Es ist eine der meisterwarteten Videospielfortsetzungen der letzten Jahre – und momentan auch eine der meistgehassten: «The Last of Us: Part II».
Federico Gagliano — 10/06/20, 09:14 AM
Neil Druckmann, der israelisch-amerikanische Schöpfer von «The Last of Us», muss seit Monaten beleidigende und teilweise antisemitische Kommentare erdulden, in denen er dazu aufgefordert wird, seine «politische Agenda» aus der Fortsetzung des Spiels zu halten. Siehe Zitate (aus dem Online-Forum Reddit): Während normalerweise freudig News, Fanart und Theorien über unveröffentlichte Games ausgetauscht werden, liefert das «Last of Us 2»-Subreddit genau das Gegenteil: Seit Wochen wird die Fortsetzung dort mit spottenden und manchmal auch transphoben Kommentaren als «Enttäuschung» und «gescheitert» abgestempelt, bevor es überhaupt jemand spielen konnte. Steine des Anstosses: eine angeblich zu muskulöse Frau und ein Kulturkrieg, der seit Jahren im Hintergrund der Videospielszene tobt.

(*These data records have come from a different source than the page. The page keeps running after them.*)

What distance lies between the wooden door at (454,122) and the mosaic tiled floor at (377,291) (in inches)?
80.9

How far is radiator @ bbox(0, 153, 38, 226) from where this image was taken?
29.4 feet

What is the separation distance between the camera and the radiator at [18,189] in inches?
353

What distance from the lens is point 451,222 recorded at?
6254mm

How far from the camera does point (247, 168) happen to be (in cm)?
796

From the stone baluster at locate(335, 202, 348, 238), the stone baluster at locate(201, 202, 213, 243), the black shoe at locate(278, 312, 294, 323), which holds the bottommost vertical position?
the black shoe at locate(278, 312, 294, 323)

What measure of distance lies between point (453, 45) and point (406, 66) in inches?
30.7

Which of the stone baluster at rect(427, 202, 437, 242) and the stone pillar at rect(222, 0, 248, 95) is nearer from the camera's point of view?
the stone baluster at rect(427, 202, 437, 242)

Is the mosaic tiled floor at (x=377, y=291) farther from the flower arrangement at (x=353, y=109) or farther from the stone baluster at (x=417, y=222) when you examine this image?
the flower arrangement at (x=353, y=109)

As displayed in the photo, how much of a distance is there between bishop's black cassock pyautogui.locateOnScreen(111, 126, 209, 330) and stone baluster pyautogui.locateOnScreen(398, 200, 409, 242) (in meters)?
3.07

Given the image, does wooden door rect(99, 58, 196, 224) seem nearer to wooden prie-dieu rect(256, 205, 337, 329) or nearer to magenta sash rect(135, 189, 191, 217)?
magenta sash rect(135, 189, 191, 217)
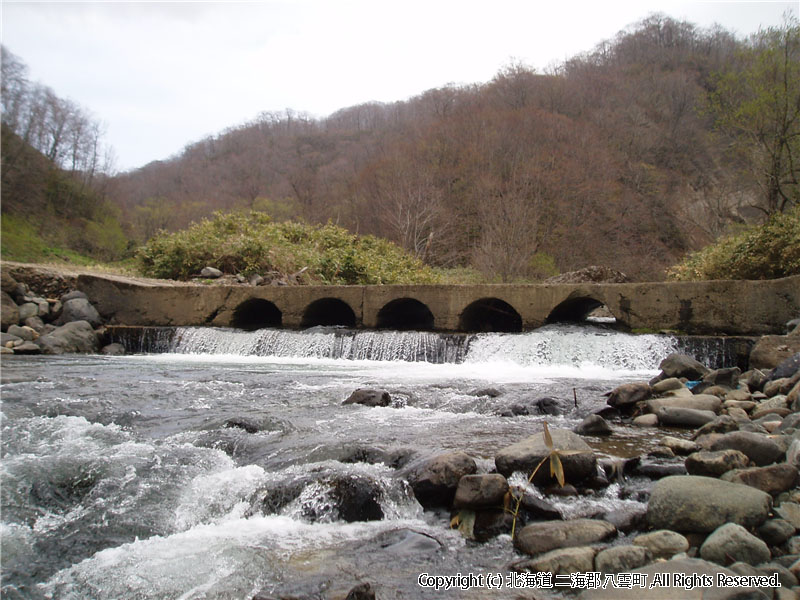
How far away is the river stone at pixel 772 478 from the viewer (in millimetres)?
3338

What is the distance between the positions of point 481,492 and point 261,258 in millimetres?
16372

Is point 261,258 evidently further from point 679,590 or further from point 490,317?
point 679,590

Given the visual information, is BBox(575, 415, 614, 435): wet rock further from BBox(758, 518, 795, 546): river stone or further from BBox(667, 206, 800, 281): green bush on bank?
BBox(667, 206, 800, 281): green bush on bank

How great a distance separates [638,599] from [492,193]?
2996 cm

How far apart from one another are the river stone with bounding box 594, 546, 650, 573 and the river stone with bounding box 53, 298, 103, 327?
14.3 meters

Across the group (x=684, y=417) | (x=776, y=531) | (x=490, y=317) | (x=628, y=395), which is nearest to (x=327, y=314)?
(x=490, y=317)

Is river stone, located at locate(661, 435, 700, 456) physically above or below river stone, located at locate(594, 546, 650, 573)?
above

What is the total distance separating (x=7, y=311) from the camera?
12766mm

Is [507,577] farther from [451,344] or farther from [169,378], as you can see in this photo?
[451,344]

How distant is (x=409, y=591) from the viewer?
2787 millimetres

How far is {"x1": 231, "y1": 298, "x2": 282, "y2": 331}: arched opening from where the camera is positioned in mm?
15042

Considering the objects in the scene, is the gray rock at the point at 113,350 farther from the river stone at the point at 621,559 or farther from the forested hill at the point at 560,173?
the forested hill at the point at 560,173

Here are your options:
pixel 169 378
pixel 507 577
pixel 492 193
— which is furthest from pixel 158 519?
pixel 492 193

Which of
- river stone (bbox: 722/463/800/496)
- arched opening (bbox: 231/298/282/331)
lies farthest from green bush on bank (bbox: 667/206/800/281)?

Spulen wir zurück: Das erste «The Last of Us» erschien 2013 und wurde von Spielenden und Gamekritik zugleich in höchsten Tönen gelobt. Die Handlung spielt in einer postapokalyptischen Welt, in der Pilzsporen Menschen in tollwütige Ungeheuer verwandeln. Im Zentrum steht der Schmuggler Joel und die Teenagerin Ellie, die zusammen quer durch die USA reisen müssen. Obwohl sich die Story einiger gängiger Klischees aus dem Zombie-Film-Genre bedient, überzeugt das Game noch heute dank glaubhafter Charaktere, einer detailliert ausgestalteten Welt und einigen emotionalen Höhepunkten, wie man sie sonst eher aus hochwertigen TV-Serien kennt. Kein Wunder, soll «Last of Us» bald als HBO-Serie erscheinen. Gekrönt wurde das Ganze von einem Finale, das Spocks Worte aus Star Trek «Die Bedürfnisse vieler sind wichtiger als die Bedürfnisse weniger» in Frage stellte.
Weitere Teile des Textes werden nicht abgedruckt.